Provided records:
····················

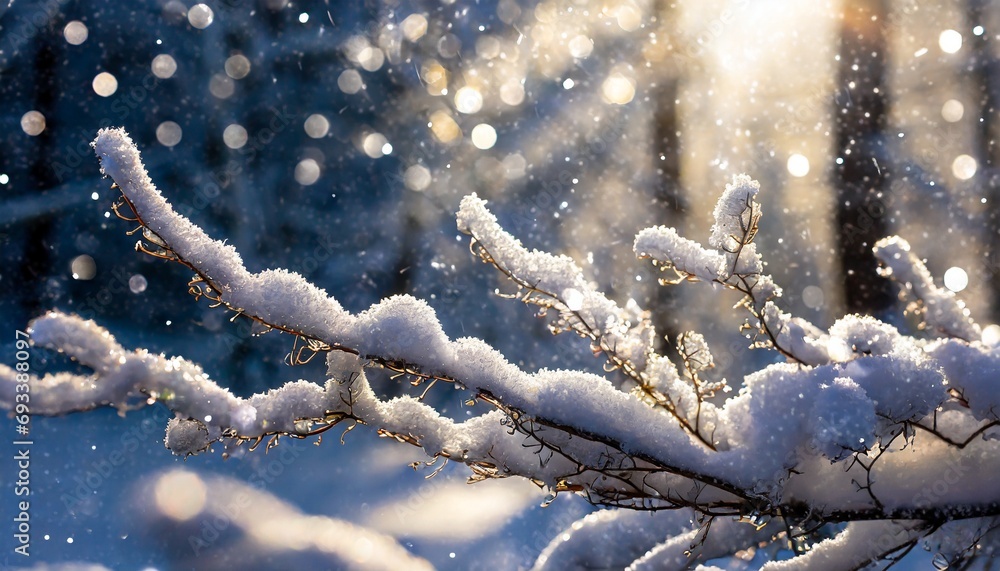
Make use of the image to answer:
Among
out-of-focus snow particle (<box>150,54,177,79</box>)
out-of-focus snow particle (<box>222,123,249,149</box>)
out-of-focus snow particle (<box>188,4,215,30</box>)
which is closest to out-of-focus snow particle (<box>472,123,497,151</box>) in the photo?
out-of-focus snow particle (<box>222,123,249,149</box>)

····················

Instruction:
Rewrite the listing with "closest" changed to "nearest" and everything else unchanged, and omit the pictures from your answer.

Answer below:
Make use of the image to answer:
Among
out-of-focus snow particle (<box>150,54,177,79</box>)
out-of-focus snow particle (<box>222,123,249,149</box>)
out-of-focus snow particle (<box>188,4,215,30</box>)
which is nearest to out-of-focus snow particle (<box>472,123,497,151</box>) in the photo?
out-of-focus snow particle (<box>222,123,249,149</box>)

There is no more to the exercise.